Adam Finkel, a professor of environmental and occupational health at the University of Medicine and Dentistry of New Jersey and a former regional administrator and director of health standards at OSHA, has proposed finding a new way to target establishments for inspection, establishing more enforceable partnerships, and writing rules to require companies to use the best available technology to decrease health risks.

Any changes that require new legislation are not likely to happen right away, advocates acknowledge.

Democratic Sen. Edward Kennedy, chairman of the Senate Committee on Health, Education, Labor and Pensions, has written legislation, co-sponsored by Obama, to make modest changes to OSHA law. That’s likely to be revamped and reintroduced, eventually, but for now Kennedy is consumed with health care legislation.
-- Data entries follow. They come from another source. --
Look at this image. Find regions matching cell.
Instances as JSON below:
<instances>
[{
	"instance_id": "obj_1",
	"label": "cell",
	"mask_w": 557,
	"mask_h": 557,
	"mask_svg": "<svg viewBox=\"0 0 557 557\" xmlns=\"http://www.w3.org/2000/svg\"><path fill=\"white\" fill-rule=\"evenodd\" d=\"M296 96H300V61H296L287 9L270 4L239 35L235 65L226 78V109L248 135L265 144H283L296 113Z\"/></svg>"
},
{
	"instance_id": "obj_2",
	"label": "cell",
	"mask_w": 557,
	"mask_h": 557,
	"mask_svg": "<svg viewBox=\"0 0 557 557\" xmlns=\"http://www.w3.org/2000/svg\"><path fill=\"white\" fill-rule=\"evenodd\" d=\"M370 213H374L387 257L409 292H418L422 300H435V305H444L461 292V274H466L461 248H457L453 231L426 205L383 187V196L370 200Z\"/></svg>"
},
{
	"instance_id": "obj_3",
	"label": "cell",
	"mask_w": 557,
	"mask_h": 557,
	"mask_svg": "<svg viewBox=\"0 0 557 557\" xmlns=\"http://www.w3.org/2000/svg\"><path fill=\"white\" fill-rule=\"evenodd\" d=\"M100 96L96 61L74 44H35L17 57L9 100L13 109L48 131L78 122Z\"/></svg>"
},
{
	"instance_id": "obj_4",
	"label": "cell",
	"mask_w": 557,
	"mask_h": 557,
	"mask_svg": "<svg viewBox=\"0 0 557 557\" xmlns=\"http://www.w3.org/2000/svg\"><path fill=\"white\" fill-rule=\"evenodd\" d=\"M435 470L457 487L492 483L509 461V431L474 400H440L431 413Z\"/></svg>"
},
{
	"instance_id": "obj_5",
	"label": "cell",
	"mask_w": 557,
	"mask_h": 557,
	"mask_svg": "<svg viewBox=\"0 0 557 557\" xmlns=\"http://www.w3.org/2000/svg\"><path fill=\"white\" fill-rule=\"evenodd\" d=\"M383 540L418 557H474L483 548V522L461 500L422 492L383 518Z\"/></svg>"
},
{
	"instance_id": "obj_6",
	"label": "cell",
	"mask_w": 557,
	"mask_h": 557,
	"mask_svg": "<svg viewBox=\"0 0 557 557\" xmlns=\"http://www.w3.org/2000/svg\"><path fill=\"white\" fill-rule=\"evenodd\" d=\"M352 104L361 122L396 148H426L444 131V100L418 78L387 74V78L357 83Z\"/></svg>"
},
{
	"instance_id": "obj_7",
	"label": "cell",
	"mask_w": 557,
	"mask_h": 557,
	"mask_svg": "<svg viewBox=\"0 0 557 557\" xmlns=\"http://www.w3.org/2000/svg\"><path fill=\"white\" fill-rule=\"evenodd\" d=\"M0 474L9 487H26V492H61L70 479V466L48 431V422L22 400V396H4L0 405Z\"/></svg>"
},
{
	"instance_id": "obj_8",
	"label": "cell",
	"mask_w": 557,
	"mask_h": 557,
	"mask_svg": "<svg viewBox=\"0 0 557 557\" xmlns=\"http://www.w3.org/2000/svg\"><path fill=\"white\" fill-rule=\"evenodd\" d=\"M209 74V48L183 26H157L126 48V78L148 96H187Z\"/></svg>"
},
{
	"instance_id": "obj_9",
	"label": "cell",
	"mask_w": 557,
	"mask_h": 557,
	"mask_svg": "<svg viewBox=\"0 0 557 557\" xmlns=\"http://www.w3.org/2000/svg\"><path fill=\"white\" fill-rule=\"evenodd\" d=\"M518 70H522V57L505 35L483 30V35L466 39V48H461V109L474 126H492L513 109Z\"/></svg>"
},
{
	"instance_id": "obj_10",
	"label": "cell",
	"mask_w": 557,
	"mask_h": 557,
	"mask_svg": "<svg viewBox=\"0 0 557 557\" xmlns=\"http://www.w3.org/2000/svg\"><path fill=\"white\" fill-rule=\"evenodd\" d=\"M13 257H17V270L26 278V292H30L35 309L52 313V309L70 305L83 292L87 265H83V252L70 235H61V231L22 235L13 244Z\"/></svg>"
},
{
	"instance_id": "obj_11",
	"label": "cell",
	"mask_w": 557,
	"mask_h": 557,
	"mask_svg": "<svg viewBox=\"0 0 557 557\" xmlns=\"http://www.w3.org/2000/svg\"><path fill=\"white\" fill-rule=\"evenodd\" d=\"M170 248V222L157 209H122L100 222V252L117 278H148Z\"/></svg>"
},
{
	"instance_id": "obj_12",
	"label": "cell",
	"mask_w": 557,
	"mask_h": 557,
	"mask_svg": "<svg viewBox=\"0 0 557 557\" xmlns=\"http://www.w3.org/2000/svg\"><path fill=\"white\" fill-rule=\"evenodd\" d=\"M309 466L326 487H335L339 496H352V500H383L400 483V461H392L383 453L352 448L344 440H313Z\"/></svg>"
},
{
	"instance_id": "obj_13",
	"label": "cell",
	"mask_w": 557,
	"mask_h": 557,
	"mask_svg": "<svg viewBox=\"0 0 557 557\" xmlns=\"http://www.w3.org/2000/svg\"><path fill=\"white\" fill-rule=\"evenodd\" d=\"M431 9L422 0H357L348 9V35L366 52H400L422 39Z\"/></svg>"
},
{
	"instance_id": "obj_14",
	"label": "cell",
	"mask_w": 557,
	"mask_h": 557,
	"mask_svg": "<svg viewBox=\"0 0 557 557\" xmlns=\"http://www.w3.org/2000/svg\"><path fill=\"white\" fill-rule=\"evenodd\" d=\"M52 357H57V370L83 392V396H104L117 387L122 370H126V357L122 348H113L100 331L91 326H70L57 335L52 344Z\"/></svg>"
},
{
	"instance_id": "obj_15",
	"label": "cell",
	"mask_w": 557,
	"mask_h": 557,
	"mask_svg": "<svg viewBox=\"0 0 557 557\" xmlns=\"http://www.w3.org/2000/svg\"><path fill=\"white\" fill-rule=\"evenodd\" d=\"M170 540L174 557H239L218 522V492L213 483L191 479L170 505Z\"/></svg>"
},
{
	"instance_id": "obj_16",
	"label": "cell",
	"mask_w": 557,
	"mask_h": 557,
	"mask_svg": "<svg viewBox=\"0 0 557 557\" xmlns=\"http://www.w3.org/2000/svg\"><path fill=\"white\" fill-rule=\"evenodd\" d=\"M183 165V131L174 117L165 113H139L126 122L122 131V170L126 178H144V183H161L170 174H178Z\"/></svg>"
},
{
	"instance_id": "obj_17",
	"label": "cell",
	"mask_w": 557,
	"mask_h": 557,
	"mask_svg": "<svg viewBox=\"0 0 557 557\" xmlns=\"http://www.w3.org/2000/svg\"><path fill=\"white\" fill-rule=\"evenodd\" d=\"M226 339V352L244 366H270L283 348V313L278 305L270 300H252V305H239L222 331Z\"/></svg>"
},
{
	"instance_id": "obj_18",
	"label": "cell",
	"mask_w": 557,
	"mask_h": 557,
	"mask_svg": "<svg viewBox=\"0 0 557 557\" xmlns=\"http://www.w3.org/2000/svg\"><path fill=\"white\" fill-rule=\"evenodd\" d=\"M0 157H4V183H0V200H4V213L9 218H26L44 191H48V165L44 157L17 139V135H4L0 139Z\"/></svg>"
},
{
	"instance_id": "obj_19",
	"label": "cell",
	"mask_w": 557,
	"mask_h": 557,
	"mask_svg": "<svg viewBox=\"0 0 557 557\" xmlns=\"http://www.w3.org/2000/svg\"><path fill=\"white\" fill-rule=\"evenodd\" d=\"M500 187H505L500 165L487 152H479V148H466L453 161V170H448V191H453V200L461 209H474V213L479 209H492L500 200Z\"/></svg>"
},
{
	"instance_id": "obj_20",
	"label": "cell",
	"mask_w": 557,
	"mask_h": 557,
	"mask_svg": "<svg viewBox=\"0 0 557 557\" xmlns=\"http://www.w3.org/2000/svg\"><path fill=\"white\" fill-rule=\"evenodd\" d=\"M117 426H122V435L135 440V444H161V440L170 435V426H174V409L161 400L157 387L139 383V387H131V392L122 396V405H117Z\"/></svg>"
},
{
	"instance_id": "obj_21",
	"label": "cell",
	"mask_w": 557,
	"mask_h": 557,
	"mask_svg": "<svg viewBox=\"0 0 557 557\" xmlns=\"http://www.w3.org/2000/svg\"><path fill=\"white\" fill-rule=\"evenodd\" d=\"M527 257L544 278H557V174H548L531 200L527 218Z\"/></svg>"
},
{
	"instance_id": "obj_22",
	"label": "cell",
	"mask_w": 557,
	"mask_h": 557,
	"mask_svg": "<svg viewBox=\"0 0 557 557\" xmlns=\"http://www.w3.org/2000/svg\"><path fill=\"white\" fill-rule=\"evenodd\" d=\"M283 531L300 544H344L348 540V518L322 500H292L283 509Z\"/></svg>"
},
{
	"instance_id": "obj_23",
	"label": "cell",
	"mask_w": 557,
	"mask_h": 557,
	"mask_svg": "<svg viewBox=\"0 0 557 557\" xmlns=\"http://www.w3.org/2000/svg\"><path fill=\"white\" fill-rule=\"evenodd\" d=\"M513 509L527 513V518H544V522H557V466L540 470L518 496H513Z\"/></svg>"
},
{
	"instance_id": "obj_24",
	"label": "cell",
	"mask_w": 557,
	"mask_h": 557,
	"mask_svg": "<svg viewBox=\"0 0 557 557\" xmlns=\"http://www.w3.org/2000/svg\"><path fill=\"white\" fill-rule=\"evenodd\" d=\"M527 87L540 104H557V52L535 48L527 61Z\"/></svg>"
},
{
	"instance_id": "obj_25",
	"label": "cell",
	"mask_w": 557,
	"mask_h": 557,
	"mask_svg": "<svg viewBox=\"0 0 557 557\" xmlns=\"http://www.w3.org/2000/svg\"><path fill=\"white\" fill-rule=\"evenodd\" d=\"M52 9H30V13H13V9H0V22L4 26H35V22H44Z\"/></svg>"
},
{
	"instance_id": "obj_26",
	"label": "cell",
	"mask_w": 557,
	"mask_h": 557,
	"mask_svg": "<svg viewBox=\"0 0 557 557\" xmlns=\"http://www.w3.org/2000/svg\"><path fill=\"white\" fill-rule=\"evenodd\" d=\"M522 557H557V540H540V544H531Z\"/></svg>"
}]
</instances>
And labor unions — key supporters — are wrapped up in the Employee Free Choice Act, which would change union elections.

The question, for now, becomes how much a new OSHA chief can do under existing OSHA laws.

Silverstein said in an interview that although sweeping change might take time, he hopes an energetic and determined OSHA leader could quickly improve safety standards, enforcement and other areas.

“That person has to be extremely strong and has to get an agreement before they accept the job that the Secretary of Labor is behind you,” said Jerry Scannell, who headed OSHA during the administration of president George H.W. Bush. “I believe there’s a lot that has happened but a strong OSHA can get people’s attention and employers will start doing what they should do.”